── Zitierter Textauszug ──

Die neuen Prognosen hätten katastrophale Auswirkungen: "Bei drei Grad Celsius mehr würden Klimaextreme wie Dürren, Hitzewellen und Hurricans häufiger auftreten. Zudem hätte man einen kritischen Schwellenwert erreicht: Grönland würde wahrscheinlich komplett abschmelzen."

Waten durch Gletschersümpfe

Martin Hülle in Grönland
Eisbärte wie hier bei Johannes Lang und Georg Sichelschmidt sind schon bald outBild: Martin Hülle

Ein Schreckensszenario, das sich Grönland-Abenteurer Martin Hülle im Gespräch mit DW-WORLD.DE kaum vorzustellen vermag. "Das Grönlandeis ist so gigantisch groß, wenn man da mitten draufsteht", meint er versonnen in Erinnerung an seine Grönland-Transversale. Im Sommer 2006 durchquerte Hülle das 750 Kilometer breite grönländische Inlandeis nur mit Hilfe von Skiern, Pulkas und großen Segeln, so genannten Parawings. Gemeinsam mit Johannes Lang und Georg Sichelschmidt reiste er von der kaum besiedelten Ostküste bis zur Diskobucht, um auf die Folgen der Klimaerwärmung aufmerksam zu machen.

───
── Bereitgestelltes Material ──

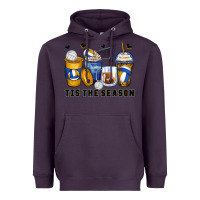 Plum tis' the season volleyball coffee cups Heavyweight Hoodie - Zillion Design Studio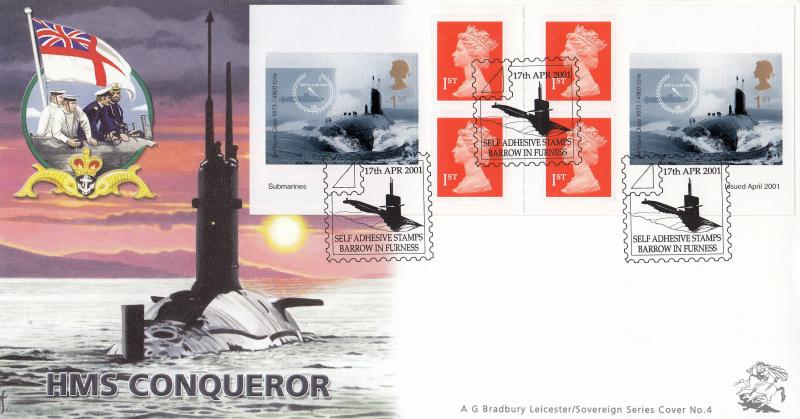 2001 (04) Submarines NVI Booklet - Bradbury Sovereign 4 'Barrow In Furness' Official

───

Kannst du den Textauszug über Grönland ab den Wörtern „Martin Hülle in“ bis einschließlich „aufmerksam zu machen.“ neu schreiben und dabei „Pulkas“ durch „Schlitten“ ersetzen? Das Material wird hier nicht gebraucht.

Martin Hülle in Grönland
Eisbärte wie hier bei Johannes Lang und Georg Sichelschmidt sind schon bald outBild: Martin Hülle

Ein Schreckensszenario, das sich Grönland-Abenteurer Martin Hülle im Gespräch mit DW-WORLD.DE kaum vorzustellen vermag. "Das Grönlandeis ist so gigantisch groß, wenn man da mitten draufsteht", meint er versonnen in Erinnerung an seine Grönland-Transversale. Im Sommer 2006 durchquerte Hülle das 750 Kilometer breite grönländische Inlandeis nur mit Hilfe von Skiern, Schlitten und großen Segeln, so genannten Parawings. Gemeinsam mit Johannes Lang und Georg Sichelschmidt reiste er von der kaum besiedelten Ostküste bis zur Diskobucht, um auf die Folgen der Klimaerwärmung aufmerksam zu machen.